Who is Tom Cotton?
If you had asked that question a week ago, anyone outside of the D.C. beltway most likely would have turned up a shrug. But that was before Cotton penned an open letter to the leaders of Iran, co-signed by 46 other Republicans in the Senate, which threatened that President Obama’s successor could obviate an agreement on the nuclear program with a pen stroke. Now Cotton, the freshly-elected junior senator from Arkansas, has a target on his back.
A petition on WhiteHouse.gov calling for federal charges against the signers of the letter, who some are saying are in direct violation of diplomatic protocol, has garnered over 165,000 signatures on the site. It alleges that the senators who supported the letter, 47 of the 54 Republicans in the chamber, violated the Logan Act, signed by President John Adams in 1799, which forbids unauthorized citizens from interfering in diplomatic relations.
Cotton, who unseated two-term incumbent Mark Pryor to claim his seat in November, has defended the letter, addressed publicly to Iran’s Supreme Leader Ayatollah Ali Khamenei, as a boon to President Obama’s negotiating stance with Tehran. “I’m trying to stop Iran from getting a nuclear weapon today, ten years from now, 20 years from now,” Cotton told ABC News on Wednesday. It’s a stern five-paragraph reprimand to Khamenei and the leaders of the Islamic Republic, calling into question their understanding of the U.S. constitution. “Anything not approved by Congress is a mere executive agreement,” Cotton wrote in the letter, released on Monday.
Secretary of State John Kerry, once chair of the Senate Foreign Relations Committee, reacted to Monday’s letter with “utter disbelief.” His Clinton administration predecessor at Foggy Bottom, Madeline Albright, went a step further. “I’m surprised it’s even legal,” she told USA Today. Khamenei himself used the letter to make the case that Washington is “disintegrating” due to its fractious politics. Legal questions aside, there are unforced errors in the letter, such as Cotton’s contention that Congress could wipe the slate clean in a new administration. It isn’t quite that simple.
Cotton seems to be considered a lightweight by elite foreign policy Democrats. Other than his tours as a platoon leader in Iraq and Afghanistan, where he won a bronze star in the U.S. Army’s 101st Airborne Division, a famed paratrooper unit, and two years as a junior member on the House Foreign Affairs Committee, his experience on the international stage is limited.

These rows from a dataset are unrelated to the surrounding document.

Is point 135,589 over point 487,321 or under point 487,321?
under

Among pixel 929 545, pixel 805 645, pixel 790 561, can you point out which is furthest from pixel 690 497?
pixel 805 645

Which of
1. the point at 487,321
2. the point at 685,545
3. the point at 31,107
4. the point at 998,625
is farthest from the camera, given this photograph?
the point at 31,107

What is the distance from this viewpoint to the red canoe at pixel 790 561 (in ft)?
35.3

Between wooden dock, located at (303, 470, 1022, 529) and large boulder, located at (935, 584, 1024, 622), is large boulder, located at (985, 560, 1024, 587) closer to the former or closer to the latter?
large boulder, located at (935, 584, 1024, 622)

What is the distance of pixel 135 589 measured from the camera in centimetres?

So how did Cotton become the messenger for Republicans on Iran? At 37, he’s the youngest member of the Senate by nearly three years, yet his letter was co-signed by the likes of Senator John McCain, the Republican from Arizona who twice ran for president, and Senator Lindsey Graham of South Carolina, who’s mulling his own bid for the G.O.P. nomination in 2016.
But Cotton is also freer to act, precisely because he doesn’t yet have the burden of a legacy or a future campaign to tend to. What’s more, he’s not likely to face a significant challenge at the polls any time soon: Arkansas has been trending solidly Republican for a decade. Far from a suicide mission, the letter may have achieved exactly what Cotton wanted: a turn in the spotlight and credibility on a key foreign policy issue for the Obama Administration. He’s made himself a figure to watch as negotiations continue.